**** Reading text
One of the NLP specialized forums that have arisen due to the need to solve tasks related to the analysis of OTRs in Spanish language was Rest-Mex 2021 [³]. Rest-Mex 2021 edition was an international evaluation forum where one of the main tasks proposed by the organizers was to explore sentiment analysis on OTRs from the TripAdvisor website for tourist attractions in the Mexican city of Guanajuato. Among the places under study were the Museum of the Mummies, the University of Guanajuato, the Juarez Theater, the Basilica, the Hidalgo Market, the Union Square, the Alhóndiga de Granaditas and the Kissing Alley.

For this purpose, the organizers collected 7,413 opinions, where 5,197 of them were for the training phase. During this phase, the organizers released these labeled opinions to the scientific community. The participants of this event had the opportunity to build classification models based on machine learning using these 5,197 instances to train learning algorithms in order to predict the polarity of the OTRs in Spanish for the selected tourist attractions. The 2,216 remaining opinions were selected for the test process. This sub-collection was released unlabeled to the participants. The participants classified the instances with their respective models. Finally, participants sent their results obtained to the organizers to be evaluated.

Seven participating teams proposed fourteen different sentiment analysis systems to solve the task. The organizers analyzed the results for each of the systems.

The exciting thing about these results was that the systems are highly complementary. Theoretically, the combination of these systems reaches around 96.8% effectiveness, 56.7% being the best individual result. However, when taking advantage of the information from these systems, their combined result reaches 57.6%. Clearly this is not a substantial improvement considering that multiple systems come together. Therefore, the organizers themselves considered the possibility of finding fusion strategies of the participating results in order to get closer to the best theoretical result.
********
**** Given data
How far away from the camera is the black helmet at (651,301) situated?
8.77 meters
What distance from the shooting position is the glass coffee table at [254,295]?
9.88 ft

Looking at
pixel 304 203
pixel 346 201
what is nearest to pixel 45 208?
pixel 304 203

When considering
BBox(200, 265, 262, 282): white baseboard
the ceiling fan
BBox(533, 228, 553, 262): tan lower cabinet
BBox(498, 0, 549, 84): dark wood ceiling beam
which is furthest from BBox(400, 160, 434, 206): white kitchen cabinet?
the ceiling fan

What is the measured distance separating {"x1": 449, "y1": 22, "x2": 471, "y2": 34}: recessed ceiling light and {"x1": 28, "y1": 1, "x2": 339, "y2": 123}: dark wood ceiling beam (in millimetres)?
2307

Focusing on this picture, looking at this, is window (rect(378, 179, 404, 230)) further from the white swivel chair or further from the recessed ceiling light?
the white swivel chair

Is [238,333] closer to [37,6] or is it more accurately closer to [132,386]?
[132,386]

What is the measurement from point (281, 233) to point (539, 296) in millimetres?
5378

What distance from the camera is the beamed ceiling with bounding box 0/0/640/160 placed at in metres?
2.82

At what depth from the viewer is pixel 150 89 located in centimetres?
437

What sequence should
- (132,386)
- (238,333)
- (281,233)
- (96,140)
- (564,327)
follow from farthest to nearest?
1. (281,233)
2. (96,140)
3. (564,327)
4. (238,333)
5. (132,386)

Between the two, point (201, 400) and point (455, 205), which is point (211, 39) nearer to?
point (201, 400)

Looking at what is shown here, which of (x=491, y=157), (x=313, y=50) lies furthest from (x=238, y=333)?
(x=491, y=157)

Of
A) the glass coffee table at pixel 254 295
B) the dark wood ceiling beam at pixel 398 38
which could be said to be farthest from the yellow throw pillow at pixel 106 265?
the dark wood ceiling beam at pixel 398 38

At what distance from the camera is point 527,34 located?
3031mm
********
- [Directions]: According to the Rest-Mex 2021 text, how many opinions did the organizers collect in total?

- [Answer for the task]: 7,413 opinions